ACTION ITEM ▸ Everything in the listing should be copied exactly, save for the pictures.

GIVEN RECORDS ▸
========

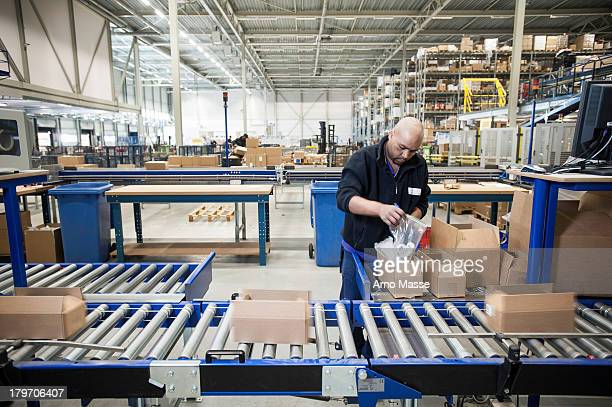 Male warehouse worker packing cardboard boxes for conveyer belt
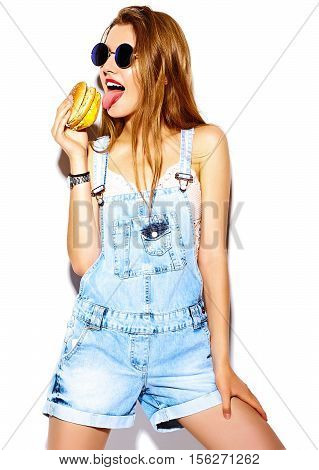 Funny crazy glamor stylish sexy smiling beautiful young blond woman model in summer bright hipster jeans cloth eating hamburger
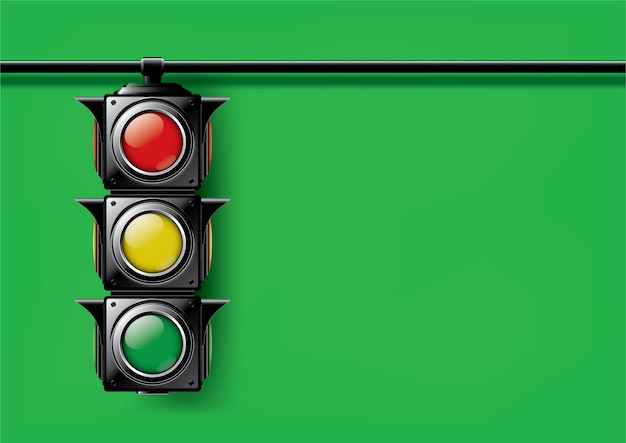Realistic traffic lights isolated on green background.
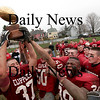 Newburyport: Captians Derek Freeman (37) and Shea Quill (50) hoist the Chase Trophy after defeating Amesbury 33-0 on Thanksgiving Day. Photo by Ben Laing/Staff Photo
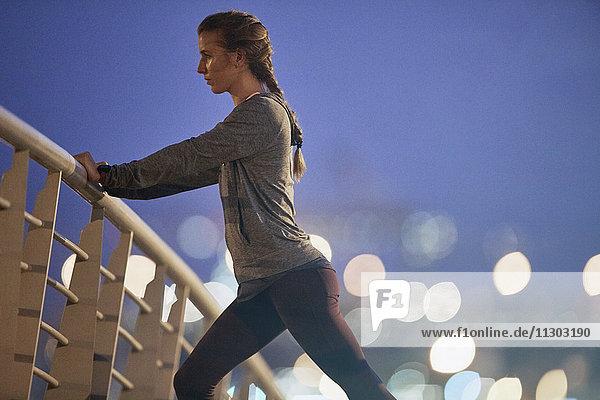 Determined female runner stretching legs on footbridge at dawn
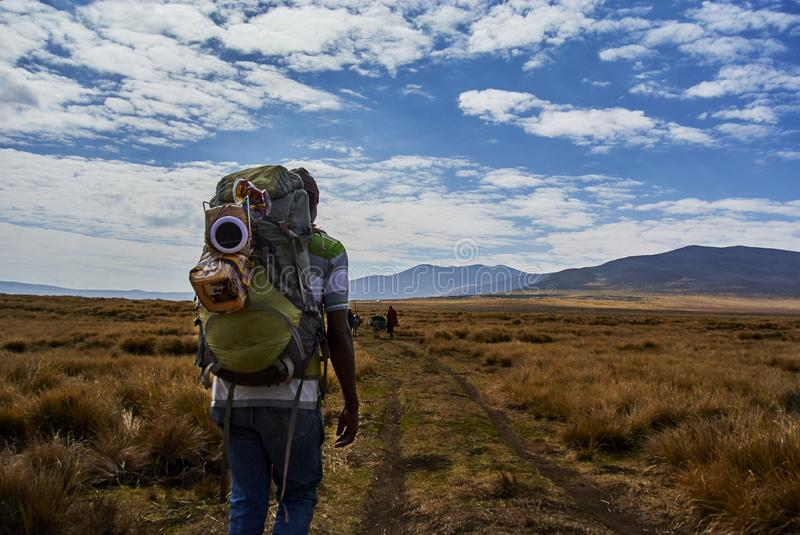 Masai guide hike in the mountains. Hikein Ngorongoro Conservation Area Nationnal park Highlands craters en route for Bulati Village from Nainokanoka with Masai royalty free stock photo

========

SOLUTION ▸
 Male warehouse worker packing cardboard boxes for conveyer belt
 Funny crazy glamor stylish sexy smiling beautiful young blond woman model in summer bright hipster jeans cloth eating hamburger
Realistic traffic lights isolated on green background.
 Newburyport: Captians Derek Freeman (37) and Shea Quill (50) hoist the Chase Trophy after defeating Amesbury 33-0 on Thanksgiving Day. Photo by Ben Laing/Staff Photo
 Determined female runner stretching legs on footbridge at dawn
 Masai guide hike in the mountains. Hikein Ngorongoro Conservation Area Nationnal park Highlands craters en route for Bulati Village from Nainokanoka with Masai royalty free stock photo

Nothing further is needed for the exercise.